Excerpt from a dataset
# # #

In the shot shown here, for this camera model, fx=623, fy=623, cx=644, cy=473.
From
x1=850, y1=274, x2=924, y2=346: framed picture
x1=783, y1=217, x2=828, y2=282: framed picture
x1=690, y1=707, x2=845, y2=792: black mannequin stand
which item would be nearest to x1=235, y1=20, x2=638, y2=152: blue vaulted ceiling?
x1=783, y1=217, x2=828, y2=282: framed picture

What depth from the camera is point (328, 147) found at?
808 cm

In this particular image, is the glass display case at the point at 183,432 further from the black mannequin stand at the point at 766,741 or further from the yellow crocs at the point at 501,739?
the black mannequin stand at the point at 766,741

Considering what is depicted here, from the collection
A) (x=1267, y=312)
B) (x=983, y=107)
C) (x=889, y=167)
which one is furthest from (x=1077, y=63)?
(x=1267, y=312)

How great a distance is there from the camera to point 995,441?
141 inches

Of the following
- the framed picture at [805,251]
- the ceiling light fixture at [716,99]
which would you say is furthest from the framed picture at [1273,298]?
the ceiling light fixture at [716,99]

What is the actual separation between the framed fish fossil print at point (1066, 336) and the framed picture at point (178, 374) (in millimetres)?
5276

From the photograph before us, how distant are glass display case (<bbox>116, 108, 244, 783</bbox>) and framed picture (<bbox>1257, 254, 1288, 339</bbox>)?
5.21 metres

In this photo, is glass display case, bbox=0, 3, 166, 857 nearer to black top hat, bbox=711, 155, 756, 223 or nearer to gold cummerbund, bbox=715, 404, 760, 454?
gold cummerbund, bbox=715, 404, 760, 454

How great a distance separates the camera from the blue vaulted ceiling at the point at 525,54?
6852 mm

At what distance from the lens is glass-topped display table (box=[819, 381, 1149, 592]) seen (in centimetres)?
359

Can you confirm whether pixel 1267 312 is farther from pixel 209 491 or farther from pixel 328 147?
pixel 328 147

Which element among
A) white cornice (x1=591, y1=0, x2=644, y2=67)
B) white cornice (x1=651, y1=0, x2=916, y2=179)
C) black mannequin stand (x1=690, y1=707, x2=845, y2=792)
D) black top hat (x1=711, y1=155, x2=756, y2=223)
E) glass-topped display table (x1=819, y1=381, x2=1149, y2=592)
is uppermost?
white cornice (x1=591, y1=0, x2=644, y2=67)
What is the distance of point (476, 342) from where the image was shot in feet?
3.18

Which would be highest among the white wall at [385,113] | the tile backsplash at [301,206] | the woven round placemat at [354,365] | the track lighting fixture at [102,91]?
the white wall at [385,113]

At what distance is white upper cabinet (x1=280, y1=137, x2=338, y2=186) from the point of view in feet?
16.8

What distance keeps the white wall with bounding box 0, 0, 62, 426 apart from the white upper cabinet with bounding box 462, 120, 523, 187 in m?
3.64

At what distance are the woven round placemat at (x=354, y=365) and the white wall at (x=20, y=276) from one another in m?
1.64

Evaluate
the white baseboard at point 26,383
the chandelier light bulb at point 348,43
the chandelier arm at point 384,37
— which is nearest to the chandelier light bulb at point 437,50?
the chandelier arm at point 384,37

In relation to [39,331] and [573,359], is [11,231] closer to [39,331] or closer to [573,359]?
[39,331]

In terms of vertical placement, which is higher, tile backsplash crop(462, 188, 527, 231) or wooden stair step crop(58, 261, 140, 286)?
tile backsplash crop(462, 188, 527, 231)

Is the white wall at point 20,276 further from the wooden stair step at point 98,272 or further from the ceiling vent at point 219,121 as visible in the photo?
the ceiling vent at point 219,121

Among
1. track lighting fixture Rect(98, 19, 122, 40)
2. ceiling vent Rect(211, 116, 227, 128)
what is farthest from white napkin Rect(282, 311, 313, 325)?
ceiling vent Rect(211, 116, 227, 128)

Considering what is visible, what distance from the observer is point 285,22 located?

# # #

◆ BRIEF:
Can you reproduce all of the records above with "glass display case" swapped out for "glass vitrine" and everything else left as it is?

◆ OUTPUT FOR THIS TASK:
In the shot shown here, for this camera model, fx=623, fy=623, cx=644, cy=473.
From
x1=850, y1=274, x2=924, y2=346: framed picture
x1=783, y1=217, x2=828, y2=282: framed picture
x1=690, y1=707, x2=845, y2=792: black mannequin stand
which item would be nearest to x1=235, y1=20, x2=638, y2=152: blue vaulted ceiling?
x1=783, y1=217, x2=828, y2=282: framed picture

What depth from the camera is point (328, 147) found at?
808 cm

In this particular image, is the glass vitrine at the point at 183,432 further from the black mannequin stand at the point at 766,741 or further from the yellow crocs at the point at 501,739?
the black mannequin stand at the point at 766,741

Considering what is depicted here, from the collection
A) (x=1267, y=312)
B) (x=983, y=107)
C) (x=889, y=167)
which one is furthest from (x=1077, y=63)?
(x=1267, y=312)

How great a distance is there from the camera to point 995,441?
141 inches

Of the following
- the framed picture at [805,251]
- the ceiling light fixture at [716,99]
which would you say is furthest from the framed picture at [1273,298]?
the ceiling light fixture at [716,99]

What is the actual separation between the framed fish fossil print at point (1066, 336) and the framed picture at point (178, 374) (in millimetres)?
5276

From the photograph before us, how distant are glass vitrine (<bbox>116, 108, 244, 783</bbox>) and framed picture (<bbox>1257, 254, 1288, 339</bbox>)?
5.21 metres

In this photo, is glass vitrine, bbox=0, 3, 166, 857 nearer to black top hat, bbox=711, 155, 756, 223 or nearer to gold cummerbund, bbox=715, 404, 760, 454?
gold cummerbund, bbox=715, 404, 760, 454

How great a distance separates the camera from the blue vaulted ceiling at the point at 525,54?
6852 mm

At what distance from the lens is glass-topped display table (box=[819, 381, 1149, 592]) seen (in centimetres)?
359

Can you confirm whether pixel 1267 312 is farther from pixel 209 491 or farther from pixel 328 147?
pixel 328 147

Which element among
A) white cornice (x1=591, y1=0, x2=644, y2=67)
B) white cornice (x1=651, y1=0, x2=916, y2=179)
C) black mannequin stand (x1=690, y1=707, x2=845, y2=792)
D) black top hat (x1=711, y1=155, x2=756, y2=223)
E) glass-topped display table (x1=819, y1=381, x2=1149, y2=592)
is uppermost?
white cornice (x1=591, y1=0, x2=644, y2=67)
What is the distance of point (476, 342) from where the image was shot in feet?
3.18

Which would be highest among the white wall at [385,113] | the tile backsplash at [301,206] | the woven round placemat at [354,365] | the track lighting fixture at [102,91]?
the white wall at [385,113]

At what distance is white upper cabinet (x1=280, y1=137, x2=338, y2=186) from the point of view in feet?
16.8

What distance keeps the white wall with bounding box 0, 0, 62, 426 apart from the white upper cabinet with bounding box 462, 120, 523, 187 in m?
3.64

At what distance are the woven round placemat at (x=354, y=365) and the white wall at (x=20, y=276) from one another in m?
1.64

Evaluate
the white baseboard at point 26,383
the chandelier light bulb at point 348,43
the chandelier arm at point 384,37
— which is nearest to the chandelier light bulb at point 437,50?
the chandelier arm at point 384,37

In relation to [39,331] and [573,359], is [11,231] closer to [39,331] or closer to [573,359]?
[39,331]

In terms of vertical placement, which is higher, tile backsplash crop(462, 188, 527, 231) or wooden stair step crop(58, 261, 140, 286)?
tile backsplash crop(462, 188, 527, 231)

Is the white wall at point 20,276 further from the wooden stair step at point 98,272 or further from the ceiling vent at point 219,121 as visible in the photo?
the ceiling vent at point 219,121

Among
1. track lighting fixture Rect(98, 19, 122, 40)
2. ceiling vent Rect(211, 116, 227, 128)
what is farthest from white napkin Rect(282, 311, 313, 325)?
ceiling vent Rect(211, 116, 227, 128)

Considering what is visible, what distance from the observer is point 285,22 located?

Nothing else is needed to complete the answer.